• [Assignment]:
If a line in the records below holds the word "name", copy it.

####

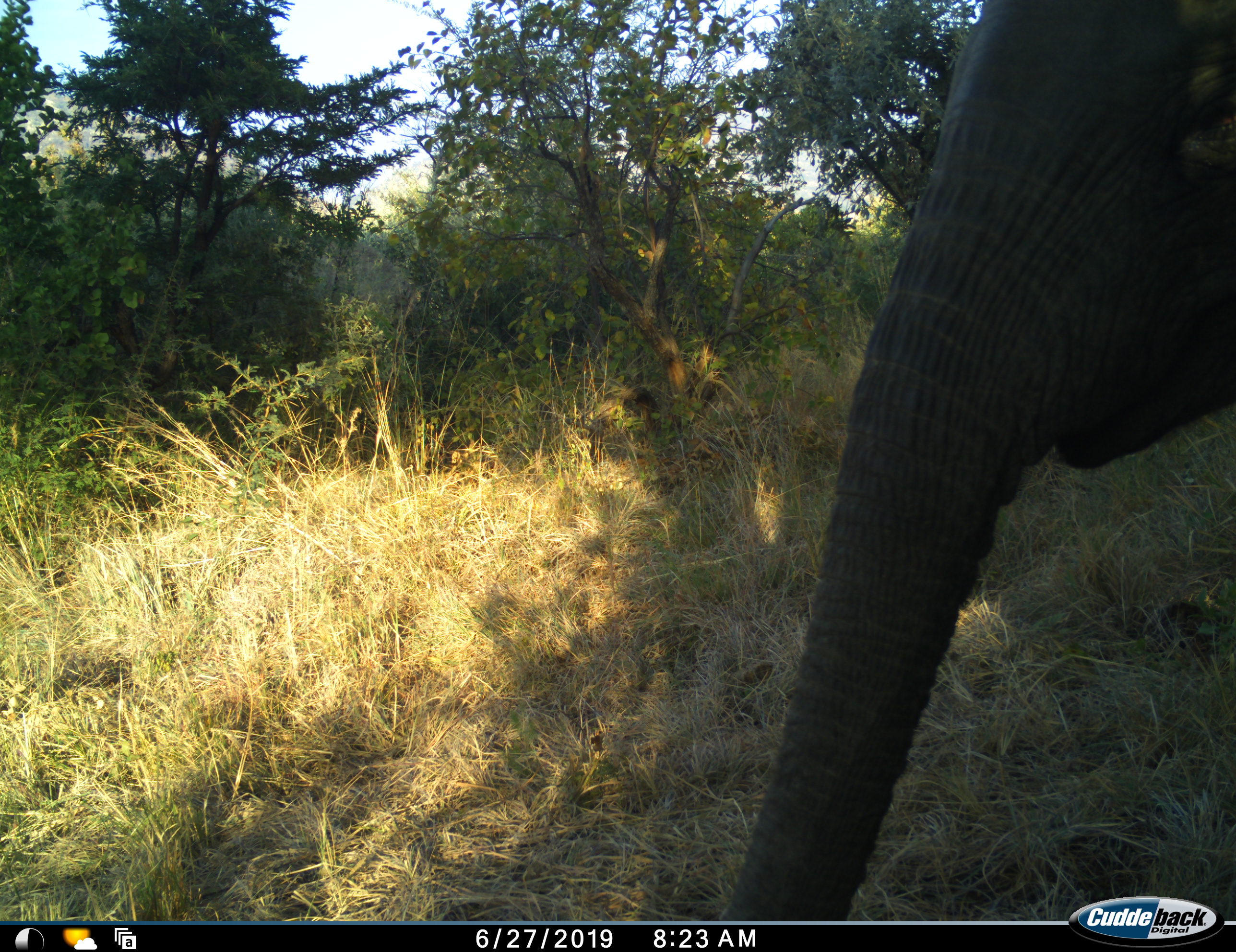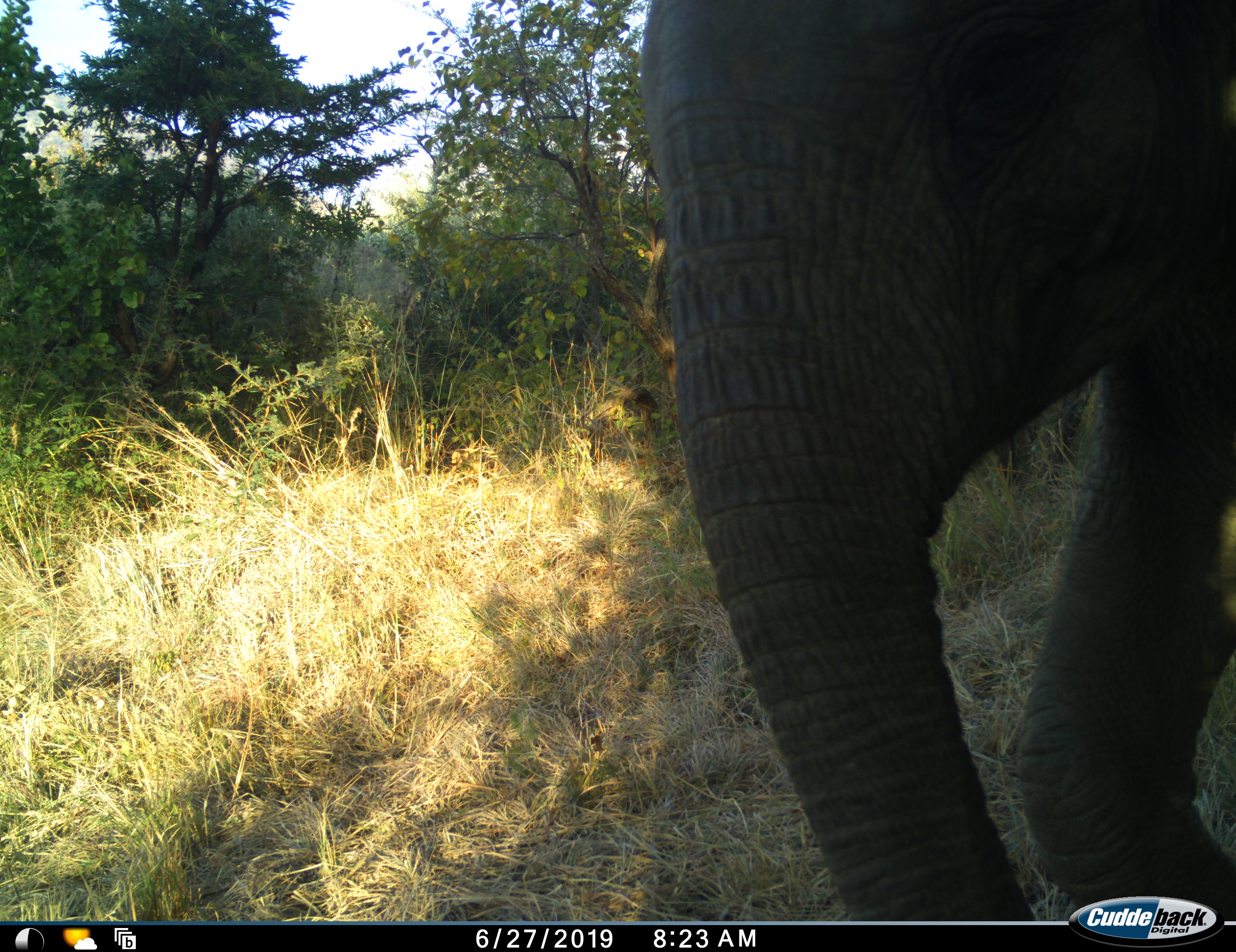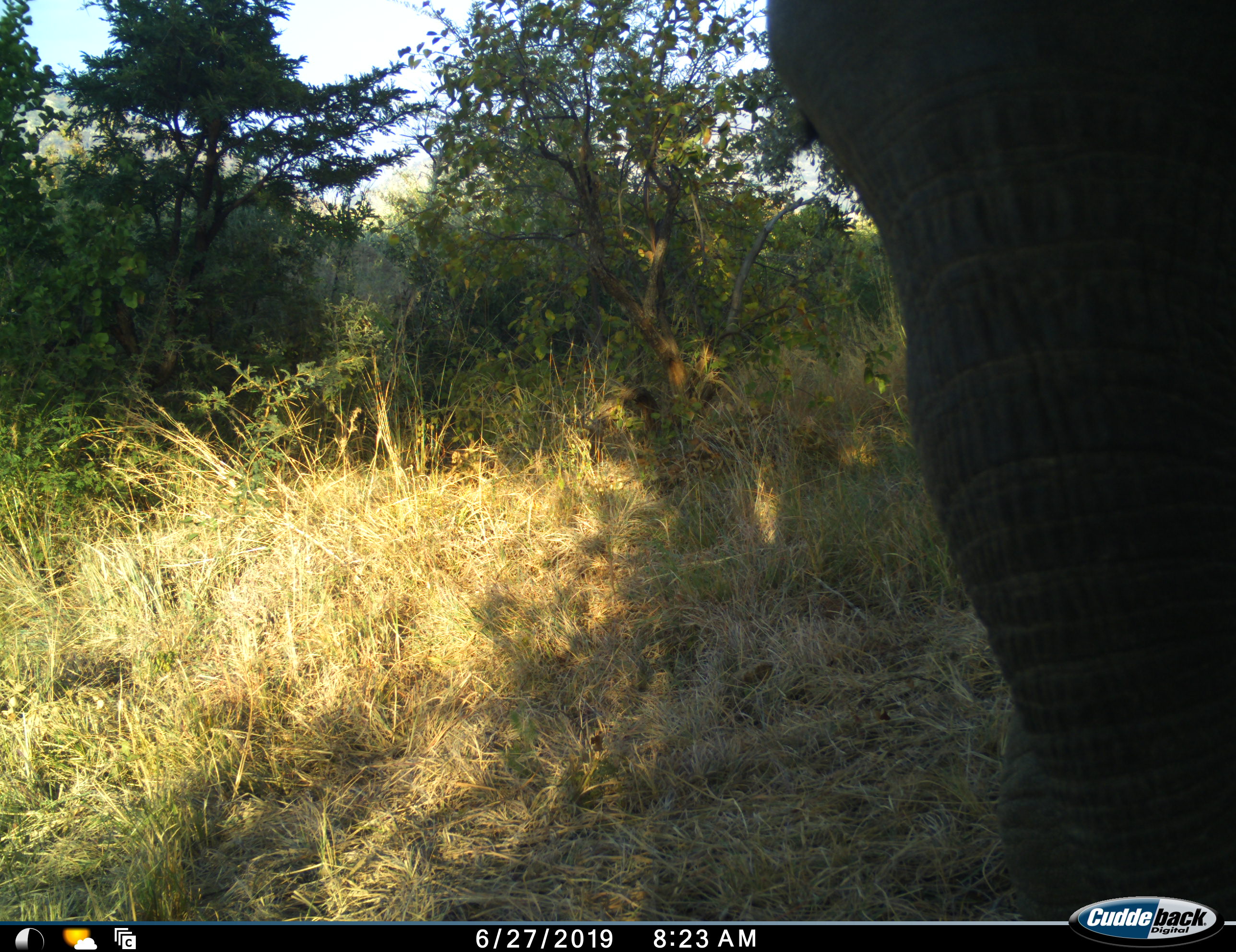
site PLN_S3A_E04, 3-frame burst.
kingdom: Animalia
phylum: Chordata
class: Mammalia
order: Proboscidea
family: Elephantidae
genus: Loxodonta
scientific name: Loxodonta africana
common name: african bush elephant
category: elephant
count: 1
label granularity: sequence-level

####

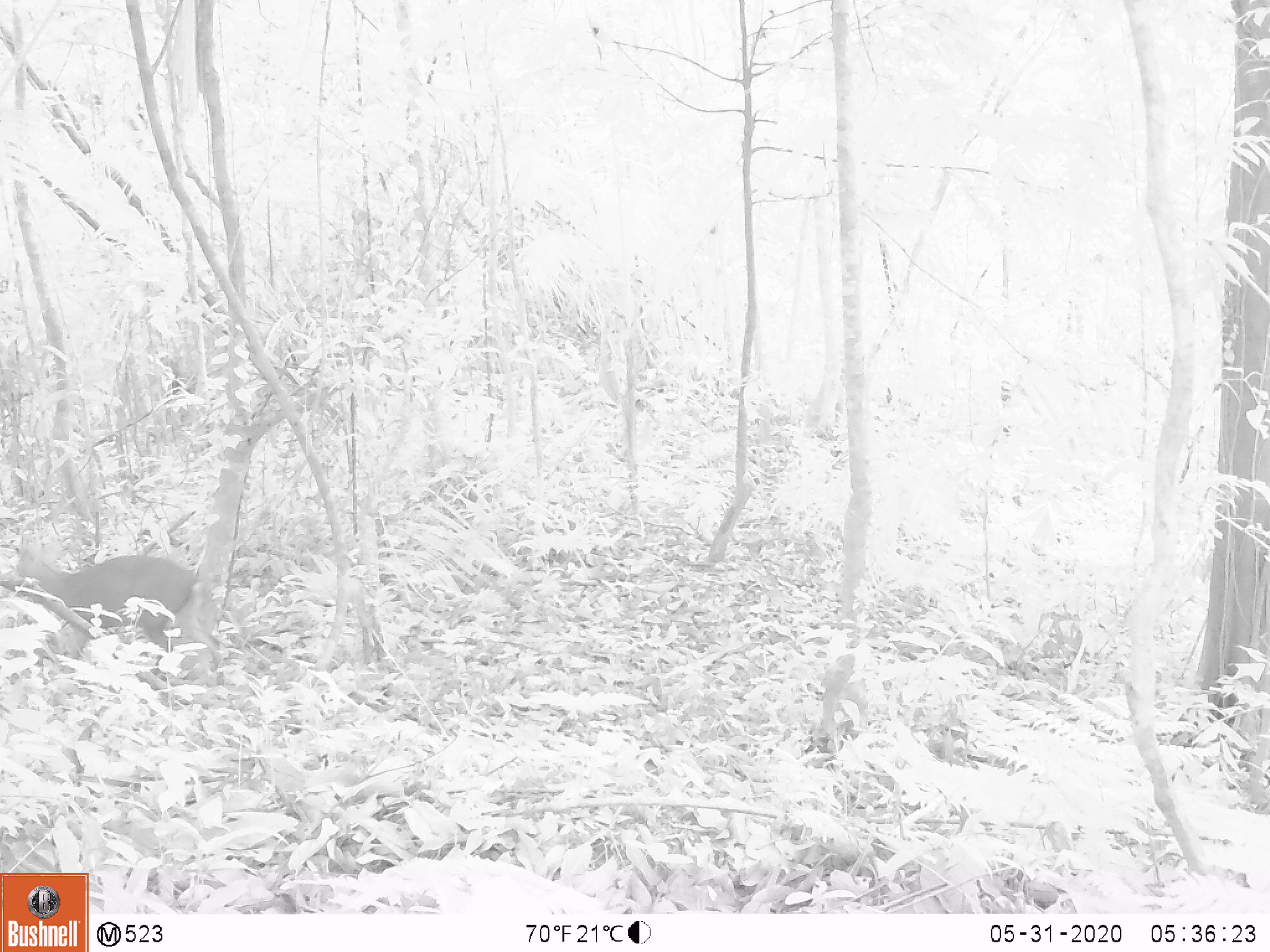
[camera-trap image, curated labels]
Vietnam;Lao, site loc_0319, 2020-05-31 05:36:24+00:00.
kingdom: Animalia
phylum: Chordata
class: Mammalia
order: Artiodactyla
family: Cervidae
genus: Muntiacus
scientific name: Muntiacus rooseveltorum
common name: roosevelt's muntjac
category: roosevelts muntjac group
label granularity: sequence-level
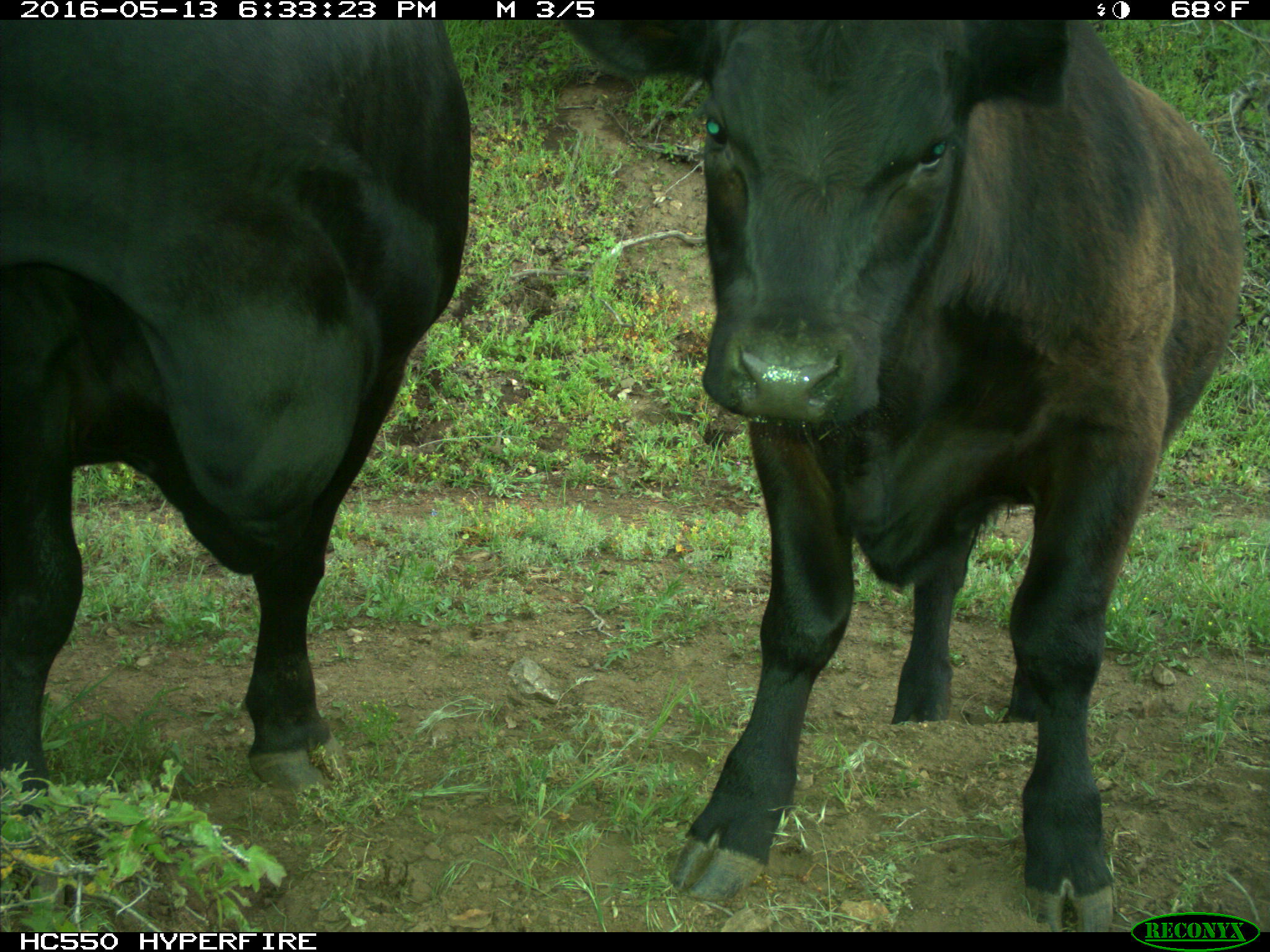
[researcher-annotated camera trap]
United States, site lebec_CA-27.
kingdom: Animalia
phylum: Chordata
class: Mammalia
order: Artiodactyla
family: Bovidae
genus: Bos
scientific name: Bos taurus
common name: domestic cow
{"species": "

####

• [Answer space]:
scientific name: Loxodonta africana
common name: african bush elephant
scientific name: Muntiacus rooseveltorum
common name: roosevelt's muntjac
scientific name: Bos taurus
common name: domestic cow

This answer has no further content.